> [Provided passage]
--- begin ---

I'd love to see your idea; feel free to edit it if you'd like.  I'm currently thinking about leaving the vignette, desaturating a little, but leaving the warmer color tone, but I haven't had time to play with it. (I apparently have time to browse TPF instead of getting my work done, but NOT time to edit a photo, lol)


----------



## cgipson1 (Apr 3, 2013)

Interesting! It makes me think of Circe's island, where she changed so many foolish men into various animals... these could be soldiers that pissed her off! lol! I think the processing fits right in with that...

(I seem to be seeing a lot of Greek mythology in images lately! Strange! About time to read Bullfinche's again! lol!)


----------



## jowensphoto (Apr 3, 2013)

The Ring Two, anyone? 

Cool shot, very "deer in the headlights" (speedlight?) moment captured. I like the framing a lot


----------



## CherylL (Apr 3, 2013)

I like the dark edit.  It sets the ominous mood.  A different departure from Bambi shots.


----------



## sm4him (Apr 3, 2013)

cgipson1 said:


> Interesting! It makes me think of Circe's island, where she changed so many foolish men into various animals... these could be soldiers that pissed her off! lol! I think the processing fits right in with that...
> 
> (I seem to be seeing a lot of Greek mythology in images lately! Strange! About time to read Bullfinche's again! lol!)



Thanks, Charlie! Also...curses! Now you've got ME wanting to read Bullfinch's again too! :lmao:
Greek mythology is some awesome stuff!



jowensphoto said:


> The Ring Two, anyone?
> 
> Cool shot, very "deer in the headlights" (speedlight?) moment captured. I like the framing a lot



No speedlight, or flash of any sort.  Like I said, this was JUST past a really bright, sunny field--you drove around a slight curve and all of a sudden there's this forest, with the Menacing Kudus waiting to greet you. The "deer in headlights" effect is, I think, from the fact that they were right on the very edge of where the sun was reaching.


----------



## manicmike (Apr 3, 2013)

I really like the creepy "They're going to kill me" vibe.


----------



## jowensphoto (Apr 4, 2013)

sm4him said:


> cgipson1 said:
> 
> 
> > Interesting! It makes me think of Circe's island, where she changed so many foolish men into various animals... these could be soldiers that pissed her off! lol! I think the processing fits right in with that...
> ...



LOL I just meant the look on their faces... the speedlight part was a bad joke.


----------



## sm4him (Apr 4, 2013)

jowensphoto said:


> sm4him said:
> 
> 
> > cgipson1 said:
> ...



This morning, as I was sipping coffee, that totally made sense to me. Last night, I had entered my "literalist" mode and the joke never even occurred to me!  I should really not post after a long day of work; especially one followed by a funeral (no, not a loved one--the mom of a good friend). 

Deer in the speedlight...that's funny.


----------



## KenC (Apr 4, 2013)

--- end ---

Items stored from a collection
--- begin ---

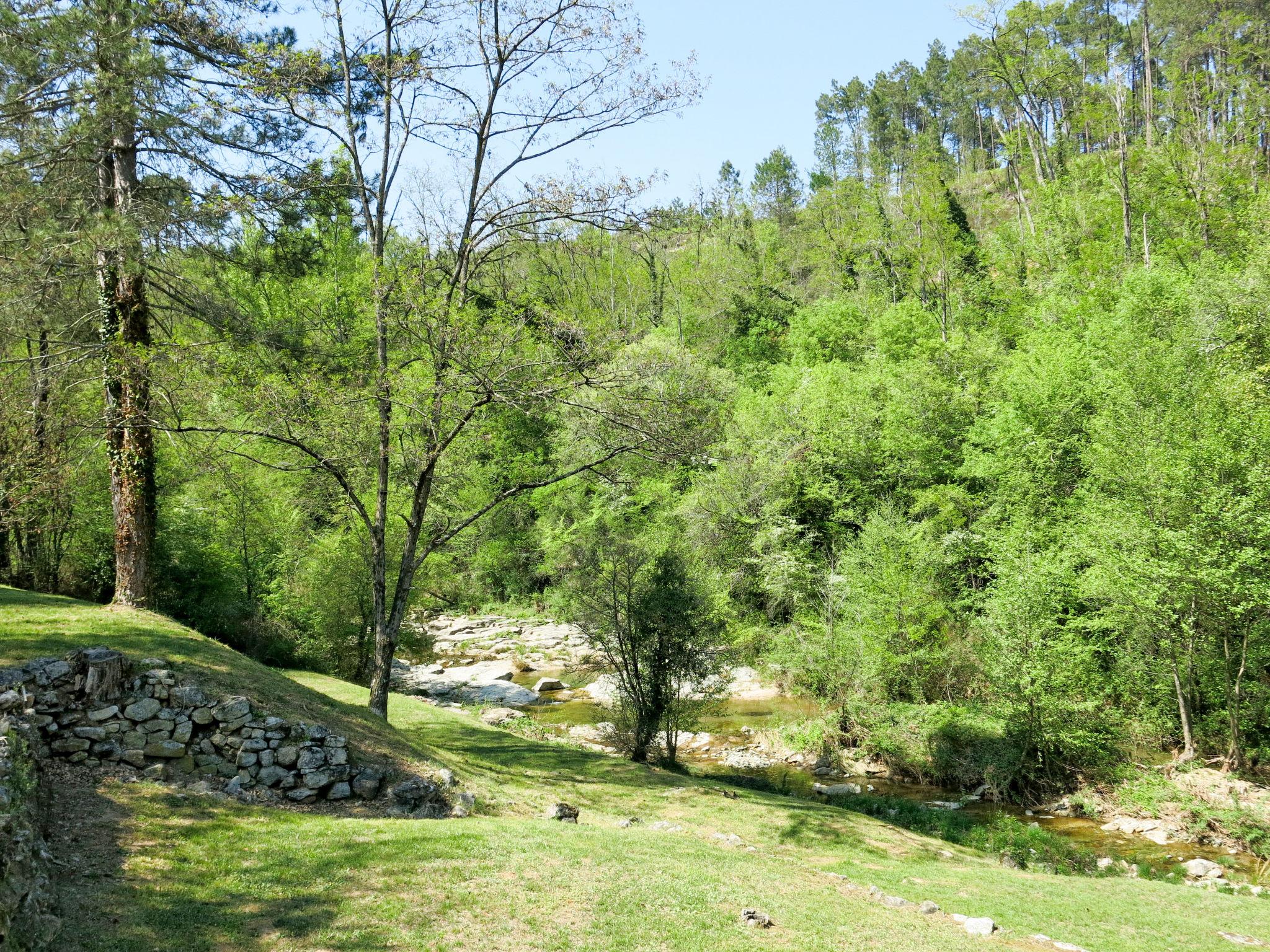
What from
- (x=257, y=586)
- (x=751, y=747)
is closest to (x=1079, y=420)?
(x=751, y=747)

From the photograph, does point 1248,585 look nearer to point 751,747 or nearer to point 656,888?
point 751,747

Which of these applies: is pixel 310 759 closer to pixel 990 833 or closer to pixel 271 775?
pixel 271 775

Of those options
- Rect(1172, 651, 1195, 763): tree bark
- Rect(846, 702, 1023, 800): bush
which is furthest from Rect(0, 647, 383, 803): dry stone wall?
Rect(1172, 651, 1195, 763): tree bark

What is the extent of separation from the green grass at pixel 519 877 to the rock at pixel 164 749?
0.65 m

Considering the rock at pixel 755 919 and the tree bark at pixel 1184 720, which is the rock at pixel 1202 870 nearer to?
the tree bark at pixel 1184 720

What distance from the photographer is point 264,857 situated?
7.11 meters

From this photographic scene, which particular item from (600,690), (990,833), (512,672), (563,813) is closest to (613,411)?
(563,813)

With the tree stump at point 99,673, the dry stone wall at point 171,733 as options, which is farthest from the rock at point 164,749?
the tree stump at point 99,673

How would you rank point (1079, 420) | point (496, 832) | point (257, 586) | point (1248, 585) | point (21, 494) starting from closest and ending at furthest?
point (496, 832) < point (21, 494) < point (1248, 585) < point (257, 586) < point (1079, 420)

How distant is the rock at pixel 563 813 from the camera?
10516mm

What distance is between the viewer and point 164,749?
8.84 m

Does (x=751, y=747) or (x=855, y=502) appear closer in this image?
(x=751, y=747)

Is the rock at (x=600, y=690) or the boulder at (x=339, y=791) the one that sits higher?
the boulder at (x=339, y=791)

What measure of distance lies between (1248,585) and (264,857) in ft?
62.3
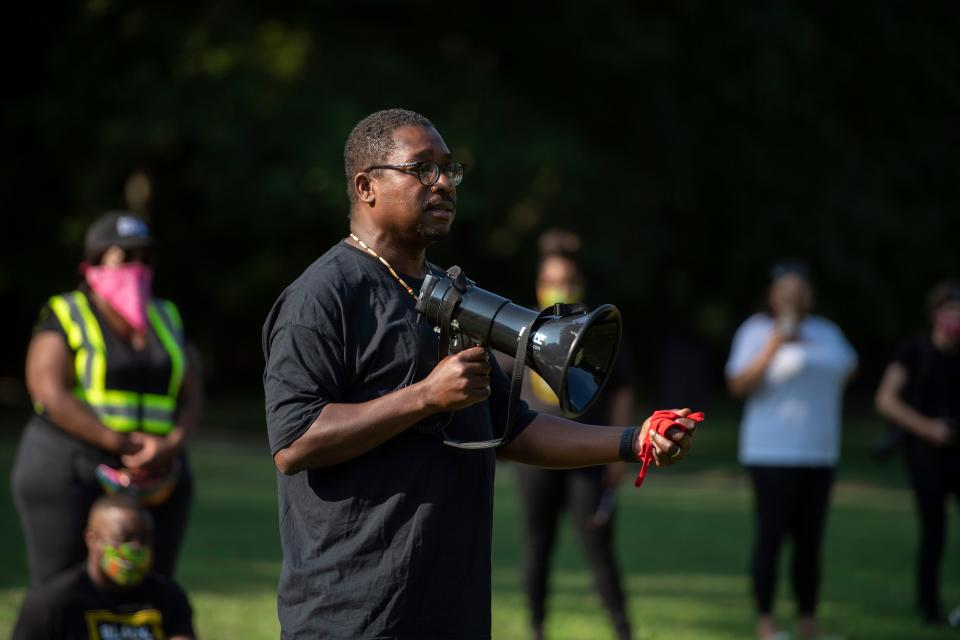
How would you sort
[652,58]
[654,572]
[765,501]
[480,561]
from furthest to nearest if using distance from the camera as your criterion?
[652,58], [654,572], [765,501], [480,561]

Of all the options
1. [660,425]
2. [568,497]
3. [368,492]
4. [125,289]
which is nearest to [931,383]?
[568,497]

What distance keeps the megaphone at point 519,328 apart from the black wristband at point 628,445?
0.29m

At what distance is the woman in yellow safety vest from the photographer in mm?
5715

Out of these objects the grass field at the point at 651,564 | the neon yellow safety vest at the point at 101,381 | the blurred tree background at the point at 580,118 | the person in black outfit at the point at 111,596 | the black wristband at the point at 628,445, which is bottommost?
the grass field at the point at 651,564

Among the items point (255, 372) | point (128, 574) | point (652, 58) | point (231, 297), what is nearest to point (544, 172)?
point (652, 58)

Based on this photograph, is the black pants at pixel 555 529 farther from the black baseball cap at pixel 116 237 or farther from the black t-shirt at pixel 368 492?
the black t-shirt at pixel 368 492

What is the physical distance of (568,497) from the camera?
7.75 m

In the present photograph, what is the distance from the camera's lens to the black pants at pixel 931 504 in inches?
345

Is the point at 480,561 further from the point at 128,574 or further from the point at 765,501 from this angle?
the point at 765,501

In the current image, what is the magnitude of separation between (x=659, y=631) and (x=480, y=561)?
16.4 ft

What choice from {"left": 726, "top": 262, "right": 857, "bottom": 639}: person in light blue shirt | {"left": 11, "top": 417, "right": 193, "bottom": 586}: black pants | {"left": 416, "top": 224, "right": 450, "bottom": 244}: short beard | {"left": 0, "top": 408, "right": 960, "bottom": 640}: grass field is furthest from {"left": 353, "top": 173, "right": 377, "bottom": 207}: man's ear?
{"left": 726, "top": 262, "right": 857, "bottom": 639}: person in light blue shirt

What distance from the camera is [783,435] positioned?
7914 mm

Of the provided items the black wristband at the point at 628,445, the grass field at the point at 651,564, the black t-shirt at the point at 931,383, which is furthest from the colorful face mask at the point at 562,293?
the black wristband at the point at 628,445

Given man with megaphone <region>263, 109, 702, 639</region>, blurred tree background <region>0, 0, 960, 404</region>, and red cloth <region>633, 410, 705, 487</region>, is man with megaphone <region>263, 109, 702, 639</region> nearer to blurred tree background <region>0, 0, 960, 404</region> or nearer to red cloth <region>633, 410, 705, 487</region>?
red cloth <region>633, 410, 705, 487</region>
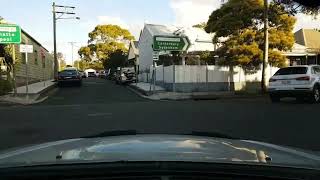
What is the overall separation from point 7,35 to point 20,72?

--- end ---

> [Job A]
Reproduce the kudu photo thread word for word, from "## cgipson1 (Apr" up to and including "jowensphoto (Apr 3, 2013)".
> [Job B]
Write the next part of the kudu photo thread, picking up right after its last line.

> [Written answer A]
## cgipson1 (Apr 3, 2013)

Interesting! It makes me think of Circe's island, where she changed so many foolish men into various animals... these could be soldiers that pissed her off! lol! I think the processing fits right in with that...

(I seem to be seeing a lot of Greek mythology in images lately! Strange! About time to read Bullfinche's again! lol!)


----------



## jowensphoto (Apr 3, 2013)

> [Written answer B]
sm4him said:


> KenC said:
> 
> 
> > The original was on its way to ominous, and I think Andrews edit is in the right direction, but my choice would be to go even darker than the edit and without the vignette (once it gets dark enough the vignette really is superfluous).  IMO, the faces need to stay a little lighter for contrast.
> ...



I had a little time to work on it last night, so here it is.  I didn't reverse the vignette - difficult if it's not on a separate layer.  All I did was to select the animals, invert selection, apply a curves layer to darken mostly the highlights and mid-tones in the background, paint on the layer a bit to darken the brighter parts of the legs and backs, and then I lightened a couple of the faces just a little.  Looking at it now, I probably would have darkened the background more if the vignette weren't there.


----------



## sm4him (Apr 4, 2013)

KenC said:


> sm4him said:
> 
> 
> > KenC said:
> ...




Thanks; I appreciate your taking the time to give it a go. I like that--it doesn't remove all the light, just makes it a little "moodier."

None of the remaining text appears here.